+++ ENTRIES SUPPLIED +++

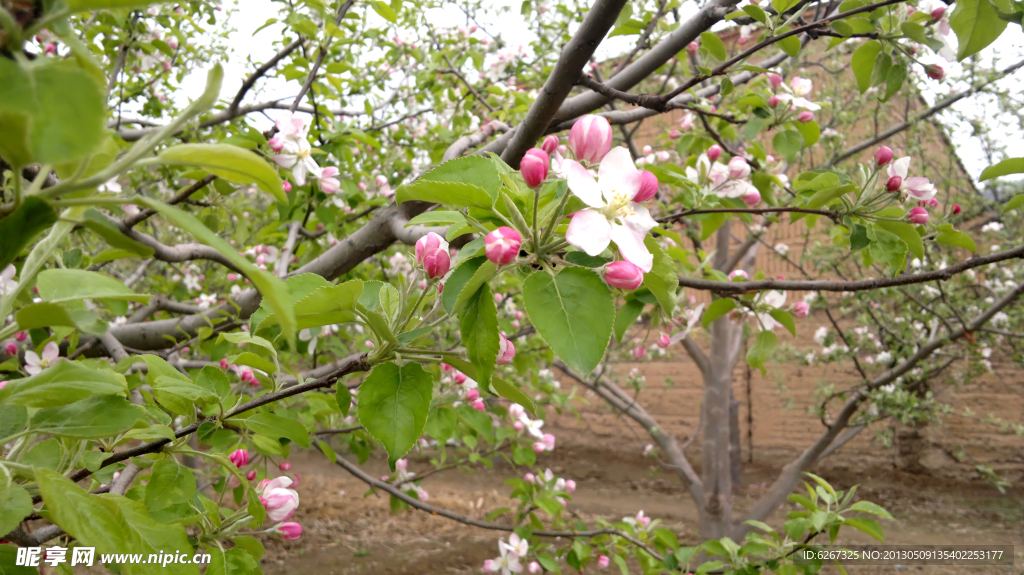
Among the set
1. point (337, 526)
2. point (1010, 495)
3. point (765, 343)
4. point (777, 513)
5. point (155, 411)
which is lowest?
point (337, 526)

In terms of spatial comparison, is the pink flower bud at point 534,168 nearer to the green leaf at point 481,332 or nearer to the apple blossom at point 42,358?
the green leaf at point 481,332

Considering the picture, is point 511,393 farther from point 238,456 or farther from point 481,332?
point 238,456

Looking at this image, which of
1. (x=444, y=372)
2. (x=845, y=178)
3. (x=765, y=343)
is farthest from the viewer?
(x=444, y=372)

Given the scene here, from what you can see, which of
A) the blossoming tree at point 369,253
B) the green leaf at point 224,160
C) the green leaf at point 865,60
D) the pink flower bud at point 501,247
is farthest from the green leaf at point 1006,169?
the green leaf at point 224,160

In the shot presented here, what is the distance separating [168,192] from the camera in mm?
2906

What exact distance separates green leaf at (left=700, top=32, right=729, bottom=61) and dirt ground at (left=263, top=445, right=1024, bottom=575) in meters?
3.09

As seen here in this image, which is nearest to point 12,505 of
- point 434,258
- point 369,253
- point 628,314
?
point 434,258

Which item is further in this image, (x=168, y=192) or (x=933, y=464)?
(x=933, y=464)

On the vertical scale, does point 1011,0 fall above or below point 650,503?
above

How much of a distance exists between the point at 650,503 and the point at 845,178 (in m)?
4.43

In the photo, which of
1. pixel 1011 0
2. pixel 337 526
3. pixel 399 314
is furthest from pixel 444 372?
pixel 337 526

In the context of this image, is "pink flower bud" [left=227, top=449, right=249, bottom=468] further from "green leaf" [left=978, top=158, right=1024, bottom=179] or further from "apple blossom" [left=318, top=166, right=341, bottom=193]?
"green leaf" [left=978, top=158, right=1024, bottom=179]

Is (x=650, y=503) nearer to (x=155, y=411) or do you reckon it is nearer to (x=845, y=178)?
(x=845, y=178)

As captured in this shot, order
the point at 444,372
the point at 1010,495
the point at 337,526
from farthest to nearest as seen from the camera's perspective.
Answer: the point at 1010,495
the point at 337,526
the point at 444,372
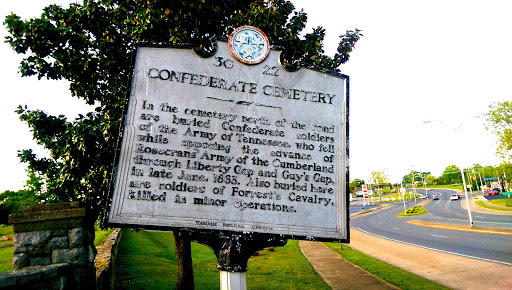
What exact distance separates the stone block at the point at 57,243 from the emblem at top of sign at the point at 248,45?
3.05 m

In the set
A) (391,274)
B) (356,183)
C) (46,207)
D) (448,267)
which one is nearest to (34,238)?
(46,207)

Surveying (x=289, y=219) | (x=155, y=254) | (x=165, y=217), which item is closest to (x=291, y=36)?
(x=289, y=219)

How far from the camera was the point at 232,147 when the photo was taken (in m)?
3.28

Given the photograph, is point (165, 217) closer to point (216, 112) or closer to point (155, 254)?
point (216, 112)

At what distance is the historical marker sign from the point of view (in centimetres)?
302

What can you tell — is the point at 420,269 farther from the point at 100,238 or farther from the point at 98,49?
the point at 100,238

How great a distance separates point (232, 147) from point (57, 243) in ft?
8.37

+++

> [TASK GOAL]: Retype exactly, please, each line from the line that contains "Surveying (x=289, y=219)" through the last line of the entries above, with nothing added.

> [ANSWER TO THIS PROBLEM]:
Surveying (x=289, y=219) | (x=155, y=254) | (x=165, y=217), which item is closest to (x=291, y=36)?
(x=289, y=219)

How far from the camera was the point at 232,147 when the photo was taken (in m)?
3.28

Given the photograph, is point (165, 217) closer to point (216, 112) or closer to point (155, 254)?
point (216, 112)

At what distance is the historical marker sign from the point of view (in centimetres)?
302

What can you tell — is the point at 420,269 farther from the point at 100,238 or farther from the point at 98,49?
the point at 100,238

How great a distance separates point (232, 147) from point (57, 243) in ft?
8.37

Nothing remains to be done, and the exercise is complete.